## Friday, February 4, 2011

### Underflow and Overflow on your calculator

Really big numbers and numbers really close to zero are written on your calculator in scientific notation, a x 10^b, where b is an integer and a, known as the significand, is a number more than or equal to 1 but less than 10, which is to say exactly one digit to the left of the decimal place. Some calculators will write this in the form a E b. For example, it's about 96,000,000 miles to the sun. A mile is 5,280 feet and a foot is 12 inches. This means the number of inches to the sun has more than ten digits, so the TI-83 will write the answer as 6.08256E12, which is their way of writing 6.08256 x 10^12, which we could say in words as about six trillion.

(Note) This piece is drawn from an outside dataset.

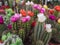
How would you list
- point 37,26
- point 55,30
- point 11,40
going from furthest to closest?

With the exception of the high end calculator the TI-89, most calculators have decided they won't display numbers where the exponent is greater than 99 or less than -99. Some numbers in probability are larger than 10^100 or smaller than 10^-100, so the need can arise to express these. We can do this by using our calculators to find two number that multiply to the number we want that the calculator can represent, then multiplying those numbers together by hand. It's not that difficult to multiply numbers in scientific notation. You just add the exponents together to get the new exponent and multiply the significands. Multiplying two number less than 10 can give you a product more than ten. If that happens, you divide the product by ten (move the decimal over to the left) and add 1 to the exponent.

Simple example: 2 x 10^90 x 7 x 10^80 would be 14 x 10^170, but this isn't scientific notation because 14 > 10. To change it to scientific, we change 14 to 1.4 x 10, which raises the exponent by 1, so in scientific notation the answer is 1.4 x 10^171.

Overflow example: 80! is more than 10^100, so we need to split it up into two factors.

Factor #1: 50! = 50 x 49 x 48...x 3 x 2 x 1 = 3.0414 x 10^64
Factor #2: 80 nPr 30 = 80 x 79 x 78... x 53 x 52 x 51 = 2.3532 x 10^54

Multiplying the powers of 10 together is just 10^(64+54) = 10^118.

3.0414 x 2.3532 = 7.15702..., so rounding to four places total, which is called four significant digits, the final answer would be 80! = 7.157 x 10^118.

Underflow example: 1/80! is less than 10^-100, so we need to split it up into two factors.

Factor #1: 1/50! = 1/(50 x 49 x 48...x 3 x 2 x 1) = 3.2879 x 10^-65
Factor #2: 1/(80 nPr 30) = 1/(80 x 79 x 78... x 53 x 52 x 51) = 4.2496 x 10^-55

Multiplying the powers of 10 together is just 10^(-66+-55) = 10^-120.

3.2879 x 4.2496 = 13.96338..., which is more than 10, so we change it to 1.396338 x 10^1, combine 10^1 with 10^-120 to get 10^-119, and the final answer is 1/80! = 1.396 x 10^-119.

Practice problems:

Overflow: 90!

Underflow: 1/90!

#### 1 comment:

Prof. Hubbard said...

90!

We already know 50! = 3.0414 x 10^64, so let's find 90 nPr 40, which will give us the rest of the numbers that multiply to 90!, hoping that it is less than 10^100.

90 nPr 40 = 4.8850 x 10^73 when rounded to five significant digits.

64+73 = 137

3.0414 x 4.8850 = 14.857239, which changes to 1.4857239 x 10^1.

Answer: 90! = 1.486 x 10^138 when the significand is rounded to four significant digits.

=====

1/90!

We already know 1/50! = 3.2879 x 10^-65, so let's find 1/(90 nPr 40), which will give us the rest of the numbers that multiply to 1/90!.

1/(90 nPr 40) = 2.0471 x 10^-74 when rounded to five significant digits.

-65+-74 = -139

3.2879 x 2.0471 = 6.73066..., less than 10 so we don't have to fix it.

Answer: 1/90! = 6.731 x 10^-139 when the significand is rounded to four significant digits.